What do you think of when you think of Easter? Some think of Jesus. Some think of family. Some even think of candy (man I love those mini robin egg whoppers). Me? I think of scalloped potatoes. Every single time. As far back as I can remember Easter, I remember having scalloped potatoes. My mom makes amazing scalloped potatoes. They’re creamy, covered in cheddar cheese, and pair perfectly with sliced spiral ham. This is not my mom’s recipe.
I decided that I was going to keep up the tradition of eating scalloped potatoes on Easter but I wanted to make something different. Something a little lighter than what I grew up with. So I made this recipe, based off of this recipe, for my fiancé and I. Then I promptly took a photo of it and posted it on Instagram. A few people asked for the recipe so here it is!
Parmesan Rosemary Scalloped Potatoes
6 medium-small potatoes, peeled, thinly sliced
4 cups onions thinly sliced crosswise
2 tbsp olive oil
3/4 cup shredded Asiago cheese
3/4 cup shredded Parmesan cheese
1/2 tsp pepper
1/2 cup stock (I used vegetable stock but you can use chicken or beef, too)

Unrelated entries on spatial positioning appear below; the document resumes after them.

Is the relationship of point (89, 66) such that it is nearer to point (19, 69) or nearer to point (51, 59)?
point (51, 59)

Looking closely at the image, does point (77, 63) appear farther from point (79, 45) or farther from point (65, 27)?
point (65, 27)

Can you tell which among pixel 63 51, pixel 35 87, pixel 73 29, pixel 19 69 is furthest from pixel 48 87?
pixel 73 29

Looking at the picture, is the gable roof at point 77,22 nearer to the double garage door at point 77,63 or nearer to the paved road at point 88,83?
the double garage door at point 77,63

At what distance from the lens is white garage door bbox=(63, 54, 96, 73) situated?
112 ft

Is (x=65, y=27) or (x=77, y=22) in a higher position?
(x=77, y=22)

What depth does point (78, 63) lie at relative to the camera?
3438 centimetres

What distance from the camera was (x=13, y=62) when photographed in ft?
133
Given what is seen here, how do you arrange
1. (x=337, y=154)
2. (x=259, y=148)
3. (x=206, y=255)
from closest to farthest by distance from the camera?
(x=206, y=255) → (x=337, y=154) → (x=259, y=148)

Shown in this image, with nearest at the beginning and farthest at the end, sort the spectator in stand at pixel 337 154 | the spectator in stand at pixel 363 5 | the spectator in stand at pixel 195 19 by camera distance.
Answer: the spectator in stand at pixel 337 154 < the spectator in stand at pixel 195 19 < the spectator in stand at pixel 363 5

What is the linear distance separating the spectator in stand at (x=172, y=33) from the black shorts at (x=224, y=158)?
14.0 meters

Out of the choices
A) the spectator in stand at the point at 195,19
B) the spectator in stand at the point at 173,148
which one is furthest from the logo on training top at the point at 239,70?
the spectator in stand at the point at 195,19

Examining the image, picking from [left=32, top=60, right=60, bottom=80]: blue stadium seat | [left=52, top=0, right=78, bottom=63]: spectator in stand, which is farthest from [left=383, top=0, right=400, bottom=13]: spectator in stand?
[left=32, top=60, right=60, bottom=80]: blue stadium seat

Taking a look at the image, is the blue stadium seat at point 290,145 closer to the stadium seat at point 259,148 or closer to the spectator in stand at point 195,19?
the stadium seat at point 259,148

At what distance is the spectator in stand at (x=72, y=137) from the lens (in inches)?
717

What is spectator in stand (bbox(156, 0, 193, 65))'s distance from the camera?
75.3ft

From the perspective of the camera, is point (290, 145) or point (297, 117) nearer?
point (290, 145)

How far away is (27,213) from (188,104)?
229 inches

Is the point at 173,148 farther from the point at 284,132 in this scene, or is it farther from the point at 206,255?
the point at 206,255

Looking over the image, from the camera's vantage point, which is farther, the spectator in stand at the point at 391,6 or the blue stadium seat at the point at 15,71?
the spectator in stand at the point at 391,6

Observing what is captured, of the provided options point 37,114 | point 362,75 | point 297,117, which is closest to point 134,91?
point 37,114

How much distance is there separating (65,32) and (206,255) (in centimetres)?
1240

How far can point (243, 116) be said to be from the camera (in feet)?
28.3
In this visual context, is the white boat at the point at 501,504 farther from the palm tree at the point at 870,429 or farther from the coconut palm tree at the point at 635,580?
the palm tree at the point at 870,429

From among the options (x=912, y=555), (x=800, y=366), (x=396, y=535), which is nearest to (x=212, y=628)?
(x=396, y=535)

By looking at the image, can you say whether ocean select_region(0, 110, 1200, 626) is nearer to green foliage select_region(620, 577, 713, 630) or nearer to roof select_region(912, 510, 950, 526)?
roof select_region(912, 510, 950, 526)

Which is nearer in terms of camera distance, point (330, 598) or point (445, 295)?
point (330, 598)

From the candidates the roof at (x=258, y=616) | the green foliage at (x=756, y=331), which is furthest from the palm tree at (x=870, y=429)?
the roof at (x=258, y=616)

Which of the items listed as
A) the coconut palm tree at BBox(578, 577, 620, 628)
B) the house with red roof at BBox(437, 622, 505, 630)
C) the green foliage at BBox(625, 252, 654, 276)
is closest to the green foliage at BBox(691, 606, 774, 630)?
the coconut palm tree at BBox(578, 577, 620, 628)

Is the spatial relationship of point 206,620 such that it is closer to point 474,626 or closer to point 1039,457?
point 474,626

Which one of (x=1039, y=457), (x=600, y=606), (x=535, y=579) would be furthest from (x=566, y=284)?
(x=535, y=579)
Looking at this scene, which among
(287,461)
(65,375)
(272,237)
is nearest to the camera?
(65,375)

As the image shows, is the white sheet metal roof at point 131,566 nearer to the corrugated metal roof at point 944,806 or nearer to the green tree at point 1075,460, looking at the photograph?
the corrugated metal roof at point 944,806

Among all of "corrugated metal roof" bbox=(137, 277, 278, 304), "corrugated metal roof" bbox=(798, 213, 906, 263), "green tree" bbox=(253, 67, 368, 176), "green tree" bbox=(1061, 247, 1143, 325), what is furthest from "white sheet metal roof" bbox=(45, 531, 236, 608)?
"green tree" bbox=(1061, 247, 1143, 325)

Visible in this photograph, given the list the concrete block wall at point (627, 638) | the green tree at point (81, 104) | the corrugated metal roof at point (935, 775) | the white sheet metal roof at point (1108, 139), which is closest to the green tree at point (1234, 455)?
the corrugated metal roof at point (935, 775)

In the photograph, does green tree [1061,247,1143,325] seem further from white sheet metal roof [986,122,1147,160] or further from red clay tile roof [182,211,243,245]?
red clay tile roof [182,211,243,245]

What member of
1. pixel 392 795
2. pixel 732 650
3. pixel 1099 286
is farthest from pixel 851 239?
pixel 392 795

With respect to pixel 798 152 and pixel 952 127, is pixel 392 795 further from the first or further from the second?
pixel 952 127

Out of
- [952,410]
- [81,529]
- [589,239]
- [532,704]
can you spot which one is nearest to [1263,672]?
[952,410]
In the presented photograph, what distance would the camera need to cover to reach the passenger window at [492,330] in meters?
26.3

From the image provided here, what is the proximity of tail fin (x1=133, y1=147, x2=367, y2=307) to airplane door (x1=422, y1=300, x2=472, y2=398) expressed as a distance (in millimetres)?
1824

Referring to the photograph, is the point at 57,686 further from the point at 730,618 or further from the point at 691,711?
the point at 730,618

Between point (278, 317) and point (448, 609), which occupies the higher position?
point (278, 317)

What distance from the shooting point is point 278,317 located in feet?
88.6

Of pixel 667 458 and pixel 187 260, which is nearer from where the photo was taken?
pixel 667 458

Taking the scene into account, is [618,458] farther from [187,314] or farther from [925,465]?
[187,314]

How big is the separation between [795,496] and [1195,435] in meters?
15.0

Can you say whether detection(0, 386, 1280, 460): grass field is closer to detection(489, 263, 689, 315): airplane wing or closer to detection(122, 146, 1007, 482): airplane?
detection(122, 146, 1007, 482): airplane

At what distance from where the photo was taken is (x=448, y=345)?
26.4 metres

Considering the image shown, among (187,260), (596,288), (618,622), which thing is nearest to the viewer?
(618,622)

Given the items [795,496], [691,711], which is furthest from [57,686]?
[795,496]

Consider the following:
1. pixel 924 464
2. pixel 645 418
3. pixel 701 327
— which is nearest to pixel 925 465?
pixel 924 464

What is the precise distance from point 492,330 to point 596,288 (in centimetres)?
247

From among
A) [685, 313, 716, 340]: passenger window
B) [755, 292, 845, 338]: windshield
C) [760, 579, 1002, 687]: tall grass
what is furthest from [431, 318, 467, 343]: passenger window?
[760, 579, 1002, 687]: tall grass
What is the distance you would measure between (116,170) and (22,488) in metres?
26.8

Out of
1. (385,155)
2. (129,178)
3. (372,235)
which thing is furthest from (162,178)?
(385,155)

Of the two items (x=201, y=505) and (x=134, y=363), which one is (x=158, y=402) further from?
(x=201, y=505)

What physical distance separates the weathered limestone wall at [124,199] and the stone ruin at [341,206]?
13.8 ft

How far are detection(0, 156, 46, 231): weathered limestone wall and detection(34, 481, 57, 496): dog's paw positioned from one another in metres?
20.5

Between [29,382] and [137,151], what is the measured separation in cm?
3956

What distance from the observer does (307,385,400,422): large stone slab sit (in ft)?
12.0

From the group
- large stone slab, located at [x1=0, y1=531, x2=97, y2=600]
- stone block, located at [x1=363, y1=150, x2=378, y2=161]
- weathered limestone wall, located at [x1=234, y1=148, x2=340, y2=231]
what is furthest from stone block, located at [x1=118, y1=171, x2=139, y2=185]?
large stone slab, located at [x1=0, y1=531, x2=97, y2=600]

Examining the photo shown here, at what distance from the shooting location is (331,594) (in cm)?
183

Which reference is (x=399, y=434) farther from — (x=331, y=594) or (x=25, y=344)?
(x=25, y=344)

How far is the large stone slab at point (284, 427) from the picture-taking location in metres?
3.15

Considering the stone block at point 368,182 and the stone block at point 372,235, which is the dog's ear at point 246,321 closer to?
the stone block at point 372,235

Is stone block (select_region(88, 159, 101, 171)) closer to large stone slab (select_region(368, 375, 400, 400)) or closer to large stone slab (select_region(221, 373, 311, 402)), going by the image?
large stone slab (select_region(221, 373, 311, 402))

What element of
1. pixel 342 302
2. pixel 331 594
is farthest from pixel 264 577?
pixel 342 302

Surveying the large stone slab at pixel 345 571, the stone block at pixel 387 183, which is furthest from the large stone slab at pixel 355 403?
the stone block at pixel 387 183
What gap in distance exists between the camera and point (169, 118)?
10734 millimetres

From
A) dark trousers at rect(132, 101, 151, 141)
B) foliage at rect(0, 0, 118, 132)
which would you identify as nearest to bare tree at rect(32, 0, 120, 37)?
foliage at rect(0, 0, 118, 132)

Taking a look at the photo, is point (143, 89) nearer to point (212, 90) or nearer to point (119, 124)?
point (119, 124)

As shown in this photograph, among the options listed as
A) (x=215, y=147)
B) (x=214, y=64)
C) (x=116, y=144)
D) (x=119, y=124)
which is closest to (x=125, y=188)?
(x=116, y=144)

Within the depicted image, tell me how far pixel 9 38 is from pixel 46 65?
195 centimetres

1 tsp Jacobsen Salt Rosemary Salt (or mix salt and chopped fresh rosemary)
Preheat oven to 400F
Heat 1 tbsp of olive oil on medium high heat in a sauté pan. Add the onions and stir to coat. Cook until golden brown, about 20 minutes. While the onions are sautéing, toss the potatoes with 1 tbsp olive oil, and half of both of the cheeses.
Butter a casserole dish or large cast iron skillet and layer in the onions and then add the potatoes in an even layer on top. Pour stock on top and sprinkle with the rest of the cheese and the rosemary salt. Bake covered for 40 minutes and the broil for 5. Then eat ALL OF IT. Cheers!